Dataset records
┌────────

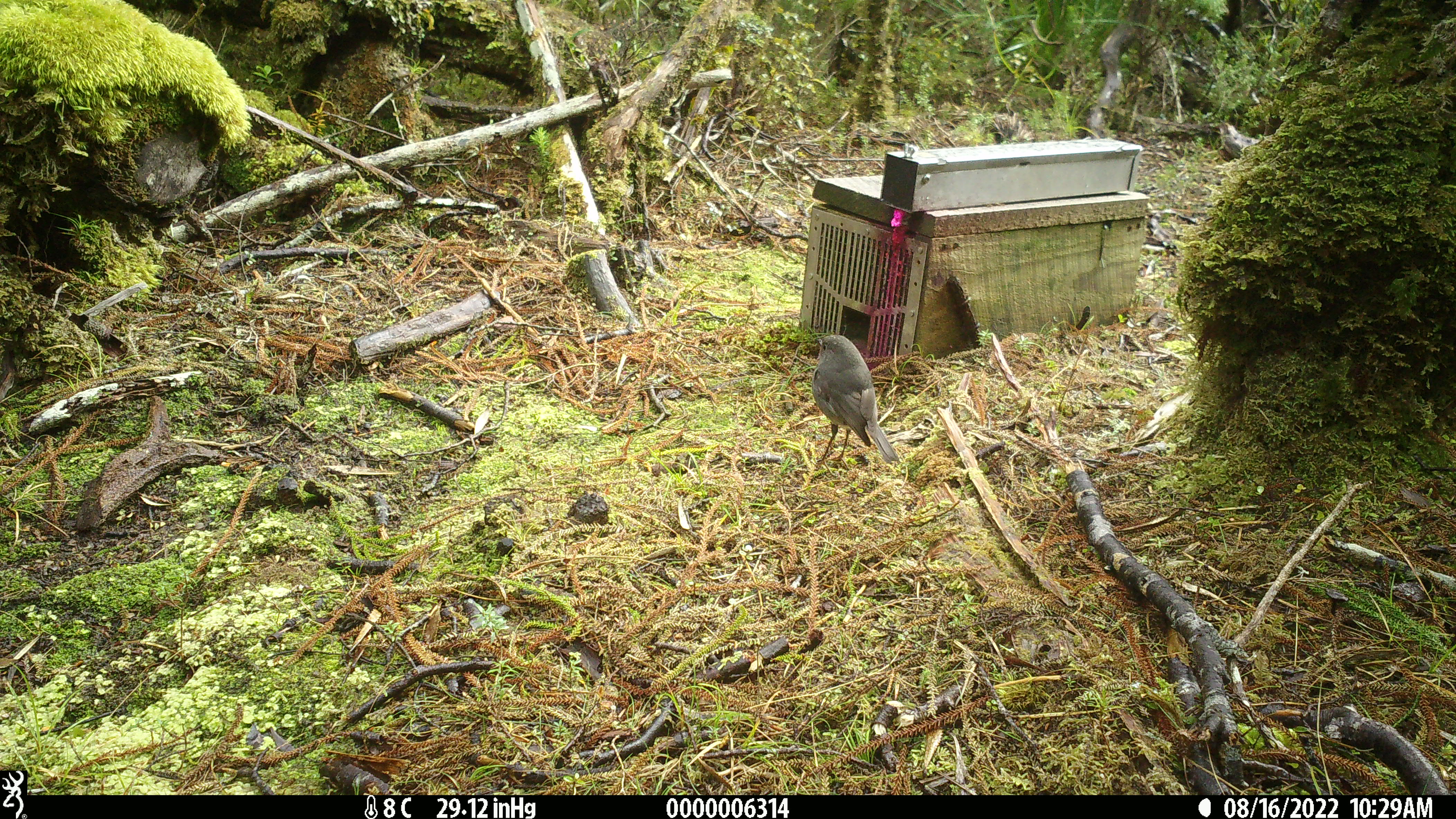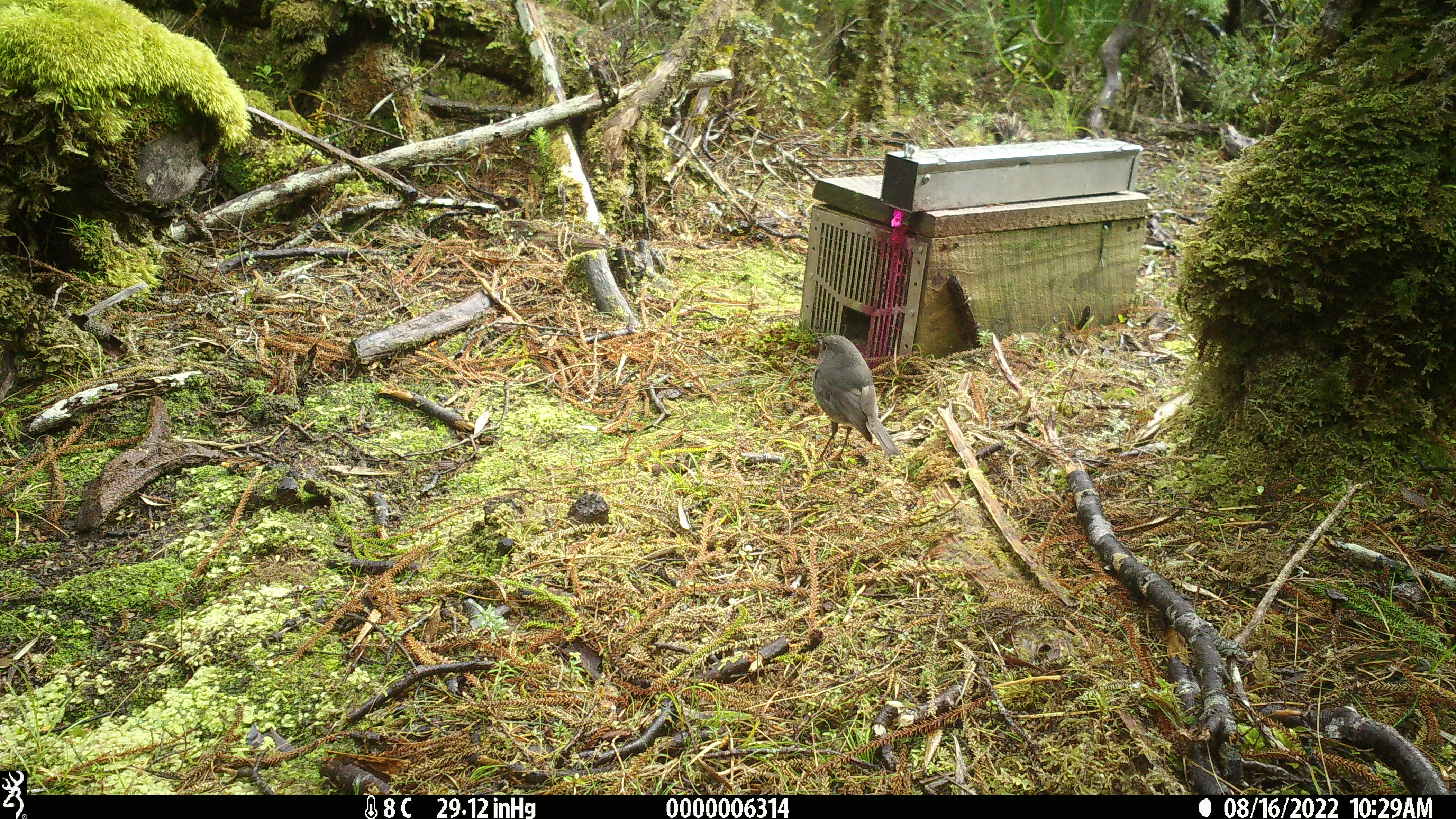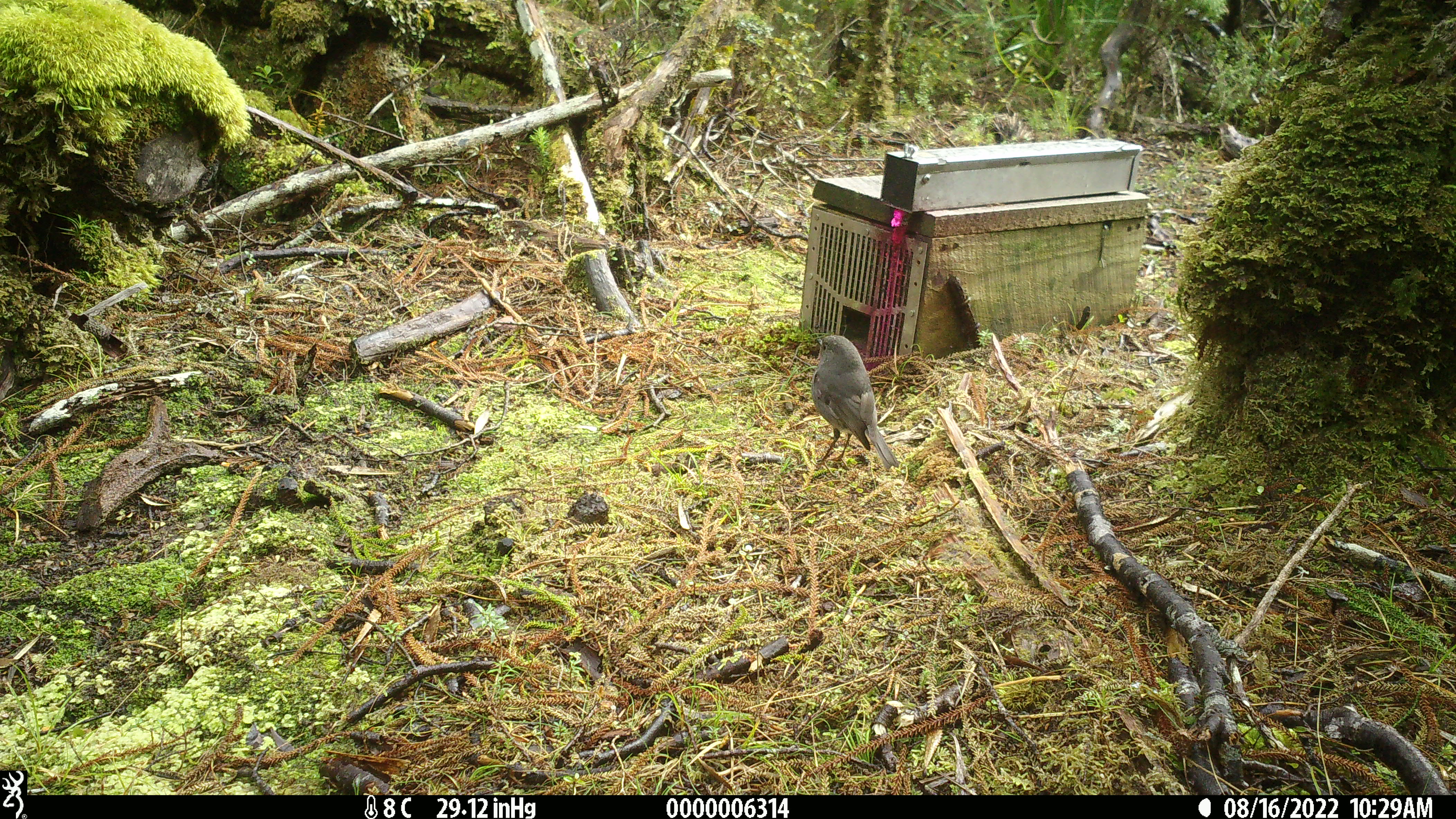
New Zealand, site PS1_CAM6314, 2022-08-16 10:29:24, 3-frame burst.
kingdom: Animalia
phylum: Chordata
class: Aves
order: Passeriformes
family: Petroicidae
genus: Petroica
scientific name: Petroica australis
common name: new zealand robin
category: robin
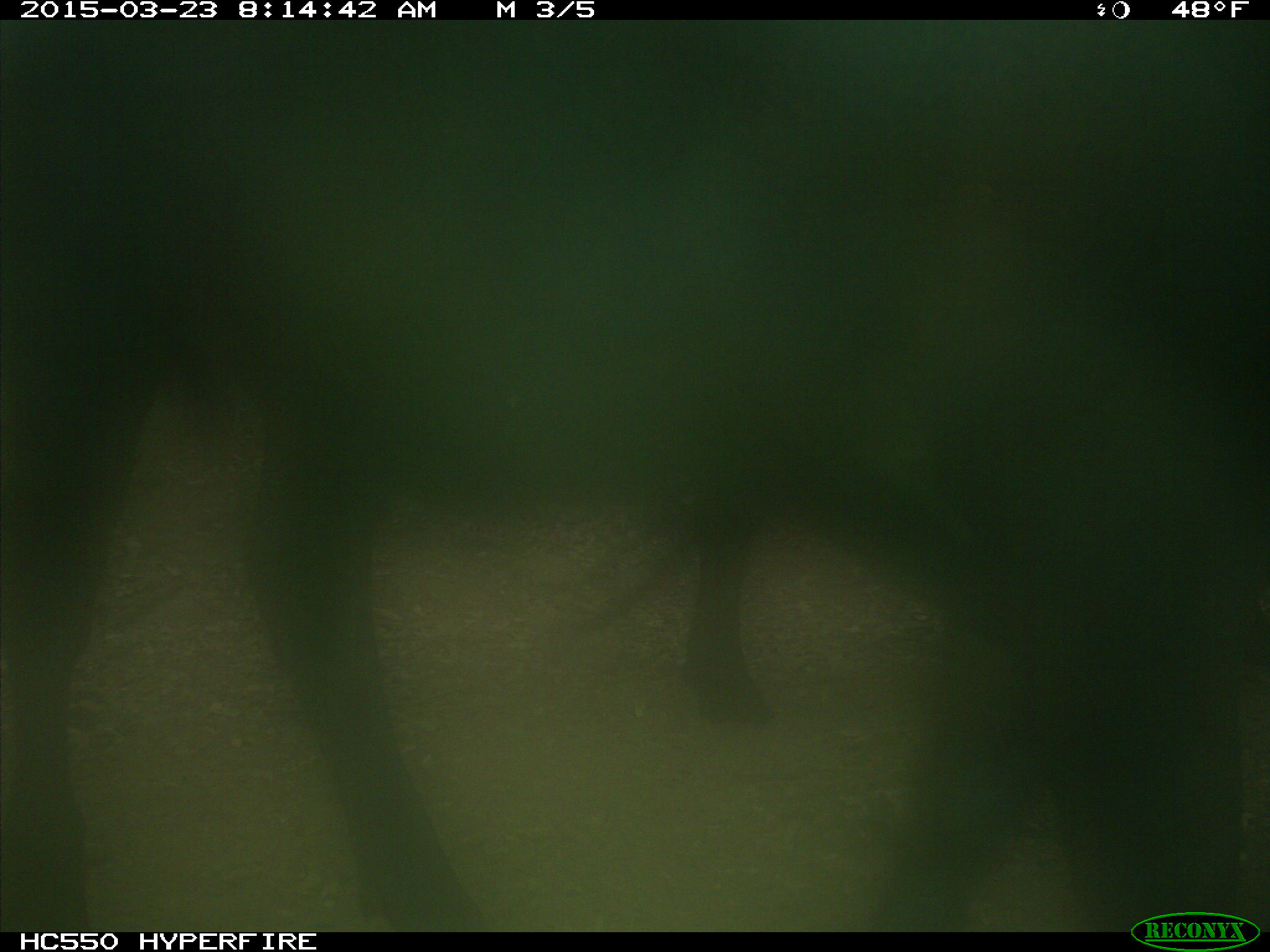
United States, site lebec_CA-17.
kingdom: Animalia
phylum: Chordata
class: Mammalia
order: Artiodactyla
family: Bovidae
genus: Bos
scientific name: Bos taurus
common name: domestic cow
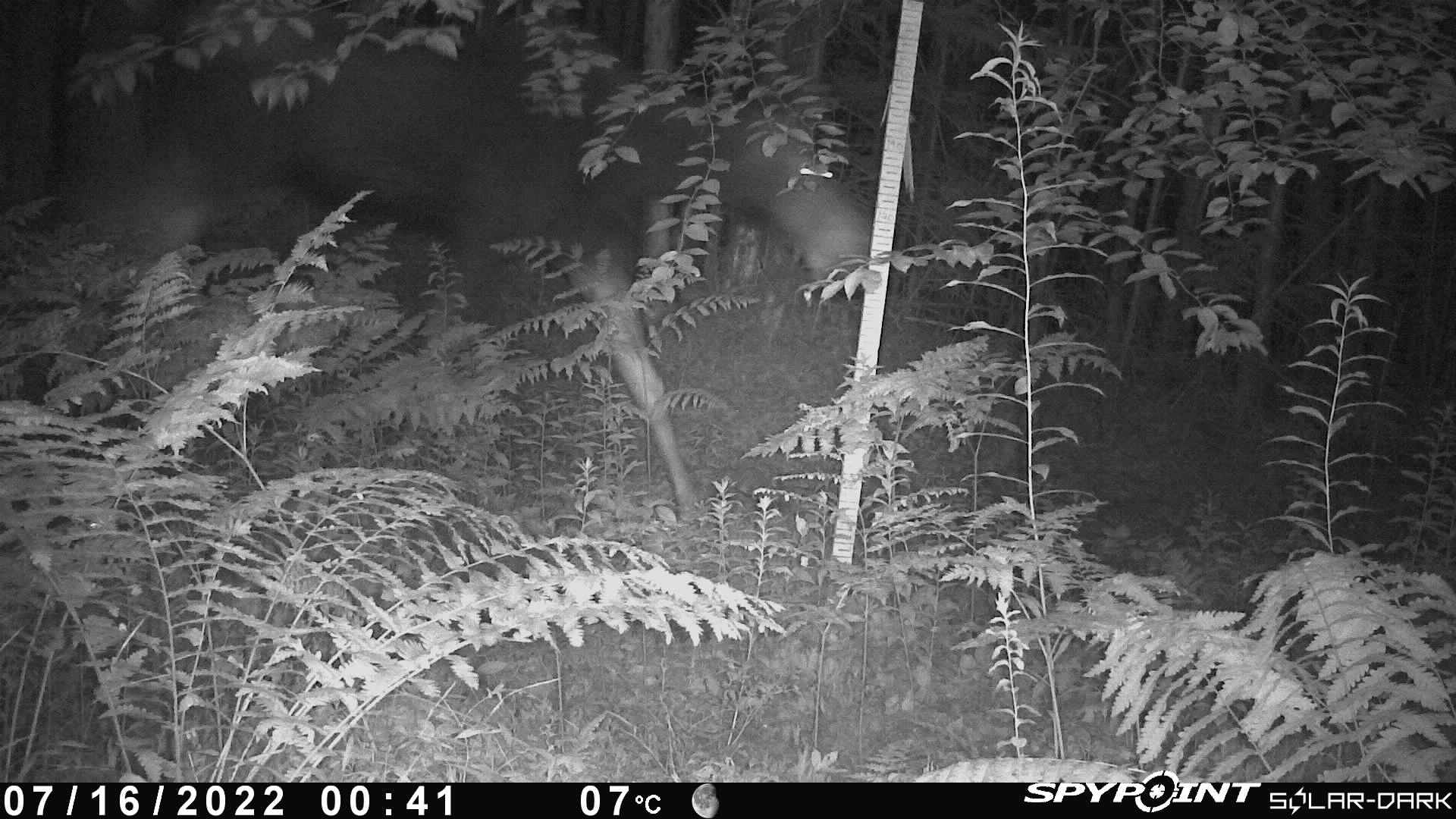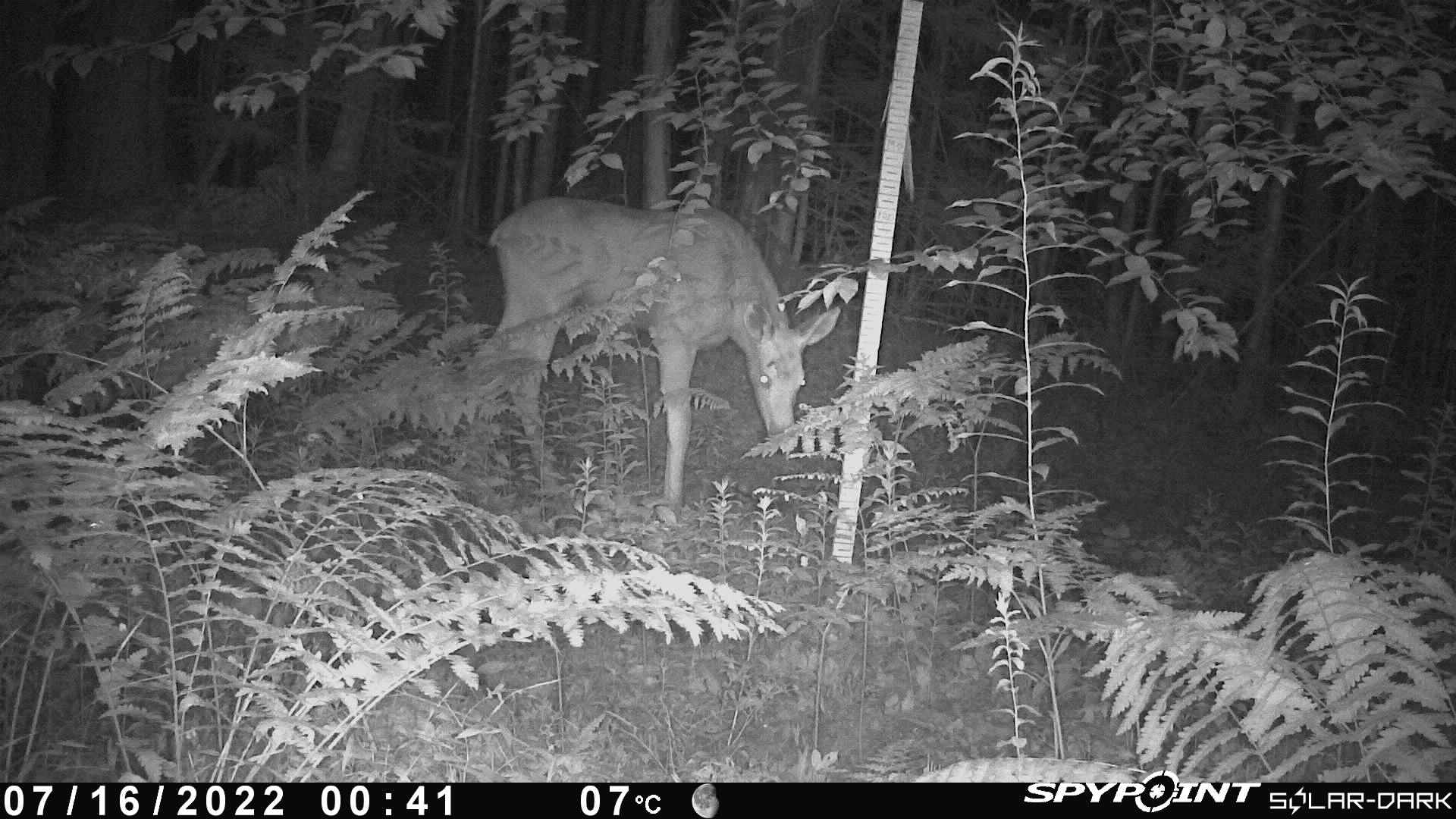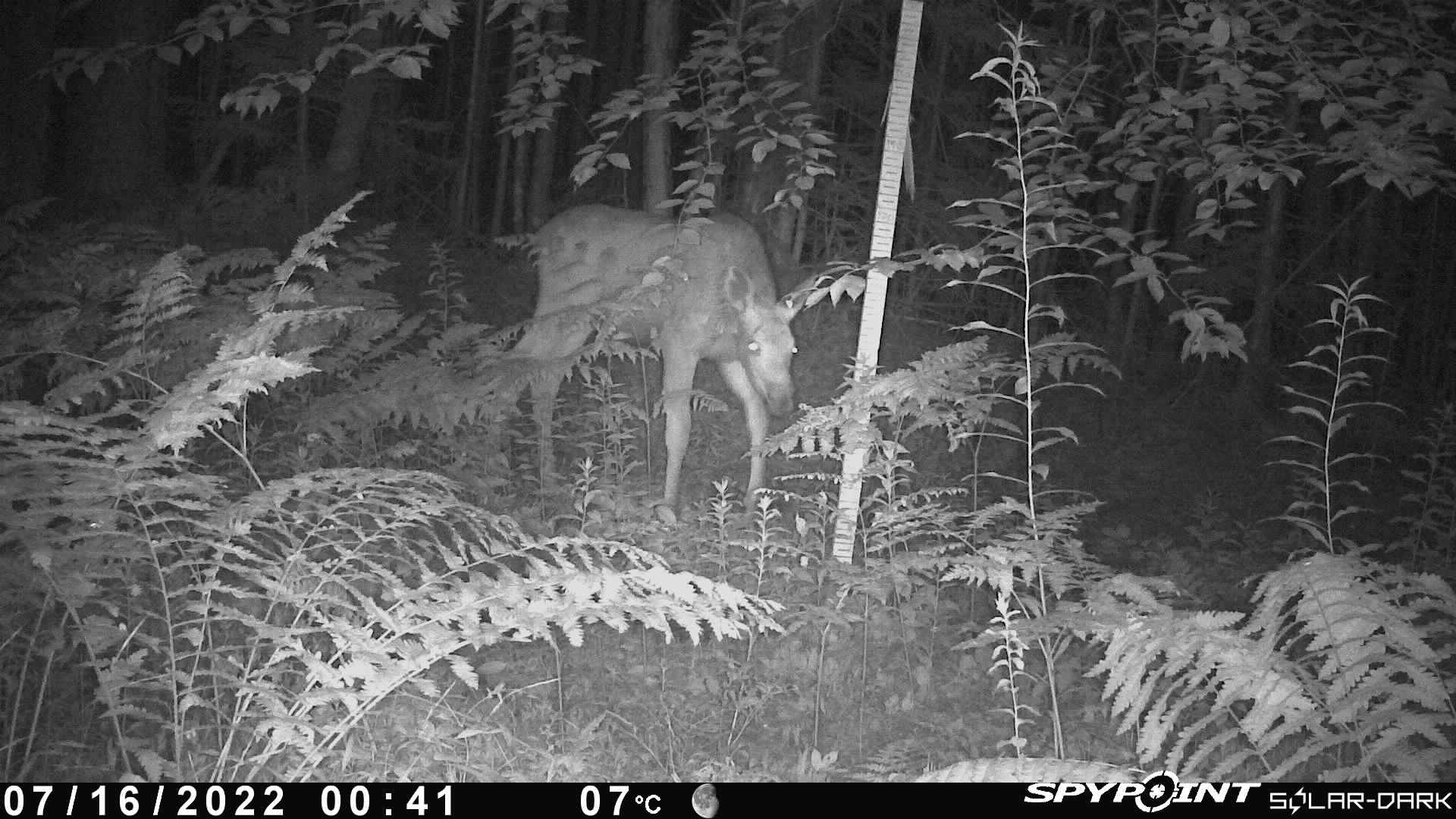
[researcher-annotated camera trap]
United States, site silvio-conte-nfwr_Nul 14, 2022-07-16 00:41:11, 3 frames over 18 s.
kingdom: Animalia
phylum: Chordata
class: Mammalia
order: Artiodactyla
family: Cervidae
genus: Alces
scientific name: Alces alces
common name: moose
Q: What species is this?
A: Moose (Alces alces).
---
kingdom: Animalia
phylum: Chordata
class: Mammalia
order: Artiodactyla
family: Cervidae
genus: Odocoileus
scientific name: Odocoileus virginianus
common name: white-tailed deer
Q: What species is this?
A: White-tailed deer (Odocoileus virginianus).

└────────

What to produce:
Filtering the entries above by the word "site", copy each line that matches.

Response below:
New Zealand, site PS1_CAM6314, 2022-08-16 10:29:24, 3-frame burst.
United States, site lebec_CA-17.
United States, site silvio-conte-nfwr_Nul 14, 2022-07-16 00:41:11, 3 frames over 18 s.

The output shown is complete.